A landlord’s guide to dealing with an insolvent commercial tenant
If one of your commercial tenants is insolvent, it can quickly have a knock-on effect to your own business. You may have suffered rent arrears and/or unpaid maintenance fees in the time leading up to their insolvency, but being insolvent doesn’t necessarily mean they’ll close down.
Depending on the circumstances, a tenant may have options that allow them to continue trading and operating from your premises. They might be able to formally renegotiate their debts as a whole, for example, or secure emergency funding to carry on in business.
So what should you do if a commercial tenant enters insolvency, and can you mitigate your own risks at this time?

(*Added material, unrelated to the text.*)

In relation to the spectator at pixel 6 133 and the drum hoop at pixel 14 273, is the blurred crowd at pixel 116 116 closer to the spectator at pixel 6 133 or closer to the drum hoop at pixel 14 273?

Landlord enforcement and coronavirus
Before we look at forfeiting a commercial lease and/or repossessing the property, the Coronavirus Act, 2020, brought in restrictions on commercial landlords’ ability to enforce unpaid debts.
Currently in place until 31st March 2021, you cannot forfeit your commercial lease, serve a petition, or issue a statutory demand, if your tenant has had to cease trading due to the effects of coronavirus.
But what would forfeiting your lease involve, and how should you proceed?
Forfeiting the lease
There’s typically a clause in a commercial lease that allows for forfeiture in the event of a tenant entering insolvency. This means you can regain possession of the property, and the lease is terminated.
It’s important to seek professional advice before forfeiting a lease, however, as it may prevent you from claiming for unpaid rent in the future, or for damages if your tenant has failed to fulfil other obligations under the lease.
If your tenant enters company administration or compulsory liquidation, you won’t be able to forfeit the lease without seeking permission from the office-holder or the courts.
Should you repossess the property?
Depending on the circumstances, repossession may not be advisable, as if the company enters administration you could still receive some rent from the administrator. Furthermore, the administrator may want to sell the insolvent business as a going concern, in which case a new commercial tenant could move in.